(INFORMATION PROVIDED begins)

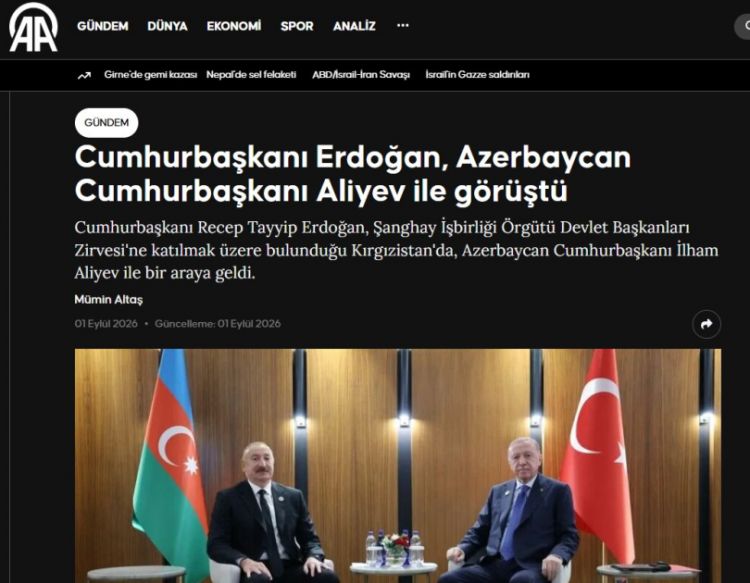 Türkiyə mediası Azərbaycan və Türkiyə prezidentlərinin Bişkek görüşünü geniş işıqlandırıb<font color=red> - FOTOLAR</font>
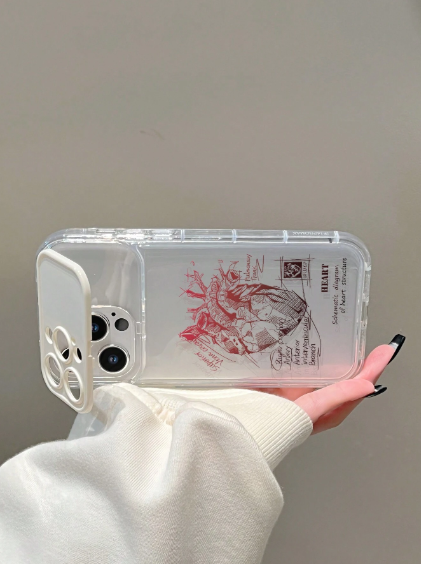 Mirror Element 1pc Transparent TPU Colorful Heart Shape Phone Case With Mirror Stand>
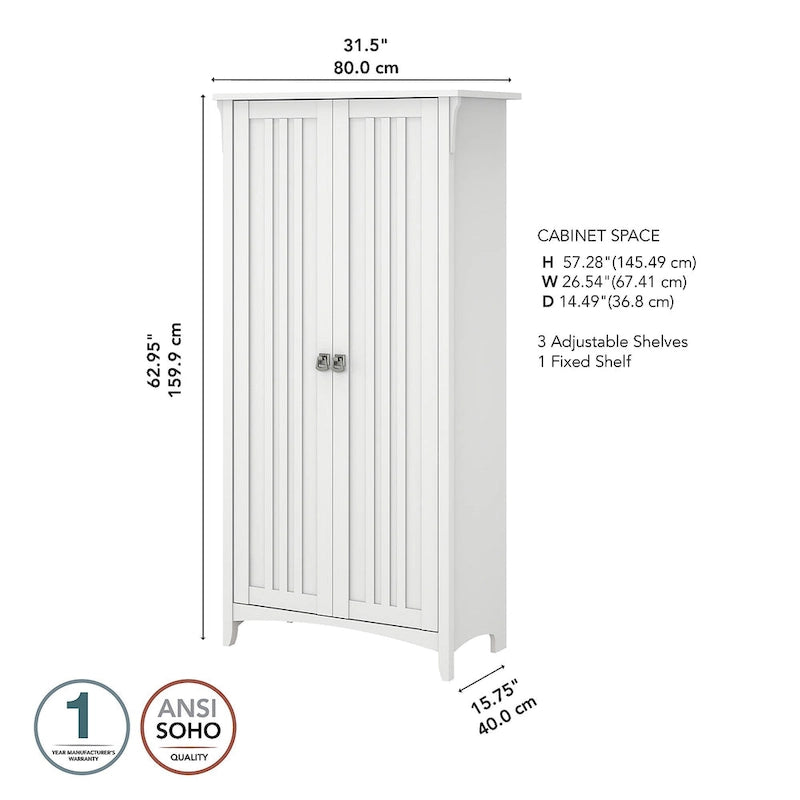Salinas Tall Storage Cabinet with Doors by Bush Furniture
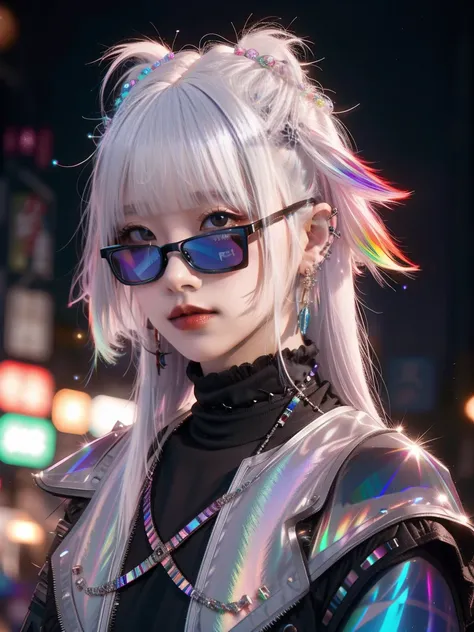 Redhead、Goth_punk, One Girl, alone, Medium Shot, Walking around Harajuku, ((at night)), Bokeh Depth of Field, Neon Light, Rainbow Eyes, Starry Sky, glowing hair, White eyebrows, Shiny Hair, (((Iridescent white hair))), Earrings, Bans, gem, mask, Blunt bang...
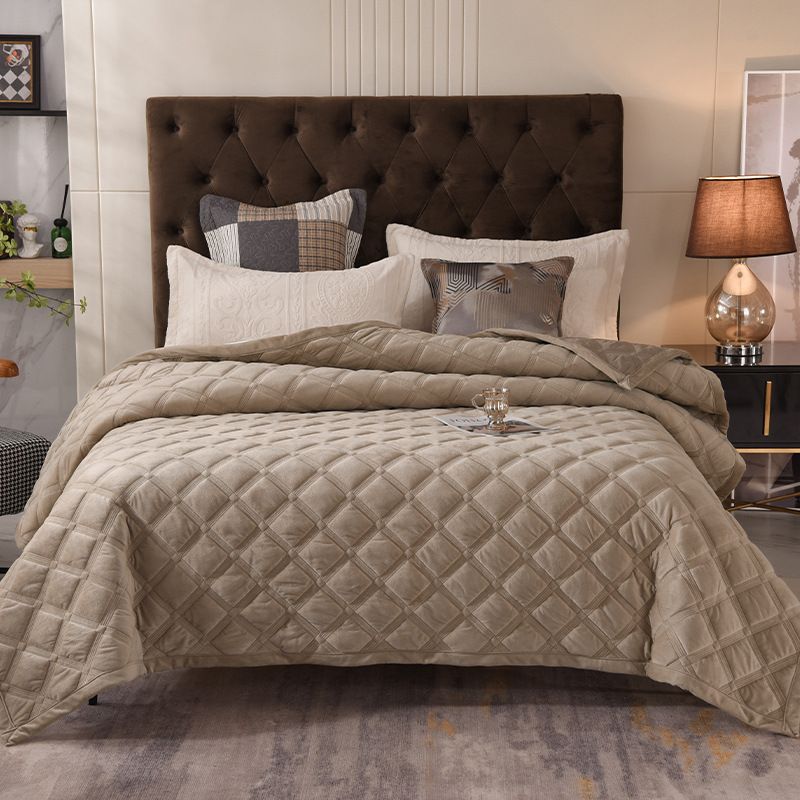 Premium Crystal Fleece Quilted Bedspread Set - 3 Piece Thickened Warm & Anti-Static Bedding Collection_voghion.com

(INFORMATION PROVIDED ends)

- _PROBLEM REQUIREMENTS_
Rewrite all of the records with "Cabinet" changed to "Cupboard" and everything else left as it is. Don't include the pictures in your answer.

- _ANSWER SPACE_
 Türkiyə mediası Azərbaycan və Türkiyə prezidentlərinin Bişkek görüşünü geniş işıqlandırıb<font color=red> - FOTOLAR</font>
 Mirror Element 1pc Transparent TPU Colorful Heart Shape Phone Case With Mirror Stand>
Salinas Tall Storage Cupboard with Doors by Bush Furniture
 Redhead、Goth_punk, One Girl, alone, Medium Shot, Walking around Harajuku, ((at night)), Bokeh Depth of Field, Neon Light, Rainbow Eyes, Starry Sky, glowing hair, White eyebrows, Shiny Hair, (((Iridescent white hair))), Earrings, Bans, gem, mask, Blunt bang...
 Premium Crystal Fleece Quilted Bedspread Set - 3 Piece Thickened Warm & Anti-Static Bedding Collection_voghion.com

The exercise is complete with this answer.